╭─ Исходный текст

Поручает ей деловые встречи, издательские дела:

"При сем пакет к Плетневу, для Современника…";

"Что наша экспедиция? виделась ли ты с графиней Канкриной, и что ответ?";

"Что записки Дуровой? пропущены ли Цензурою?"

Жалеет:

"Живо воображаю первое число. Тебя теребят за долги, Параша, повар, извозчик, аптекарь… у тебя не хватает денег, Смирдин перед тобой извиняется, ты беспокоишься – сердишься на меня – и поделом";

"И как тебе там быть? без денег… с твоими дурами няньками и неряхами девушками … У тебя, чай, голова кругом идет";

"Очень, очень благодарю тебя за письмо твое, воображаю твои хлопоты и прошу прощения у тебя за себя и книгопродавцев";

Спрашивает у жены совета:

"Слушая толки здешних литераторов, дивлюсь, как они могут быть так порядочны в печати и так глупы в разговоре. Признайся: так ли и со мною? право, боюсь".

Хвалит:

"…Ты здорова, дети здоровы, ты пай дитя; с бала уезжаешь прежде мазурки…"

Скучает:

"Мне без тебя так скучно, так скучно, что не знаю, куда головы преклонить".

Шутит:

"Что касается до тебя, то слава о твоей красоте достигла до нашей попадьи…";

"Как я хорошо веду себя! как ты была бы мной довольна! за барышнями не ухаживаю, смотрительшей не щиплю, с калмычками не кокетничаю – и на днях отказался от башкирки, несмотря на любопытство, очень простительное путешественнику".

Выговаривает:

"Спасибо и за то, что ложишься рано спать. Нехорошо только, что ты пускаешься в разные кокетства; принимать Пушкина тебе не следовало…

не должно свету подавать повод к сплетням. Вследствие сего деру тебя за ухо и целую нежно, как будто ни в чем не бывало".

Оправдывается:

"Честь имею донести тебе, что с моей стороны я перед тобою чист, как новорожденный младенец";

"Я перед тобой кругом виноват, в отношении денежном. Были деньги … и проиграл их. Но что делать? я так был желчен, что надобно было развлечься чем-нибудь".

Делится замыслами:

"Теперь надеюсь многое привести в порядок, многое написать и потом к тебе с добычею";

"Я пишу, я в хлопотах, никого не вижу – и привезу тебе пропасть всякой всячины";

"Я привезу тебе стишков много, но не разглашай этого: а то альманашники заедят меня";

(Ей обещает стихи, словно пряники, что привозит купец своей "половине", возвращаясь с ярмарки!)

"Погода у нас портится, кажется, осень наступает не на шутку. Авось распишусь";

"…А стихи пока еще спят";

"…Не хочу к тебе с пустыми руками явиться, взялся за гуж, не скажу, что не дюж";

"До тебя мне осталось 9 листов. То есть как ещё пересмотрю 9 печатных листов и подпишу: печатать, так и пущусь к тебе…"

Жалуется:

"Прощай, душа. Я что-то сегодня не очень здоров";

"Все эти дни голова болела, хандра грызла меня; нынче легче. Начал многое, но ни к чему нет охоты; Бог знает, что со мною делается".

И даже гневается:

"…Черт догадал меня родиться в России с душою и с талантом!"

╰─

Список заданий:
(a) Ответьте по тексту о письмах к жене:
(i) Что автор писем сделал с деньгами, из-за которых он «кругом виноват, в отношении денежном»?
(ii) Сколько печатных листов ему осталось пересмотреть, прежде чем пуститься к жене?
(iii) С кем жена должна была видеться по поводу экспедиции?
(b) Подхватите текст о письмах к жене и продолжите его после последней приведённой цитаты.

╭─ Раздел данных

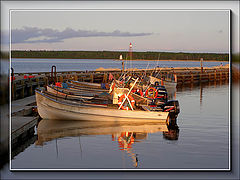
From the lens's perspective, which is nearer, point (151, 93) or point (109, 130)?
point (109, 130)

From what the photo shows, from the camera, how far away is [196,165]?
12.3 m

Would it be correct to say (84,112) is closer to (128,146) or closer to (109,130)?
(109,130)

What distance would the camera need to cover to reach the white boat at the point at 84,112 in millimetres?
19094

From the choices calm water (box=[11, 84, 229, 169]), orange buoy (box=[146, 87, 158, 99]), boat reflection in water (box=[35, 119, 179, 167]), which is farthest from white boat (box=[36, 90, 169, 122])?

╰─

Результаты заданий:
(a)
(i) Проиграл их.
(ii) Девять.
(iii) С графиней Канкриной.

(b)
Неправдоподобно, но… звучит голос поэта. Легко различимы малейшие его интонации, тембр. Слышится знаменитый пушкинский смех, о котором современники писали, что тот "так же увлекателен", как и его стихи.

И одна, обычная вроде бы фраза в письме к жене: "Машку, Сашку рыжего и тебя целую и крещу. Господь с Вами. Прощай, спать хочу" – мгновенно разрушает мощный временной барьер. Эта загадочная сиюминутность, словно некий пароль – ты узнаваем, входи, живи в пушкинском мире! Живые письма, не тронутые тленом времени.

"Чтоб не пропала ни строка…"

И как не покажется странным, но именно Наталия Николаевна, а не пушкинисты Павел Анненков и Петр Бартенев, что так и не смогли поделить меж собой почетное первенство, стала первым биографом поэта.

"Коли Бог пошлет мне биографа", – словно посмеиваясь, но и с надеждой, записал некогда Пушкин. И не дано было знать поэту горькую истину, что судьба готовила Натали к этой тяжелой и, казалось бы, несвойственной ей миссии – стать хранительницей его духовного наследства. И его памяти.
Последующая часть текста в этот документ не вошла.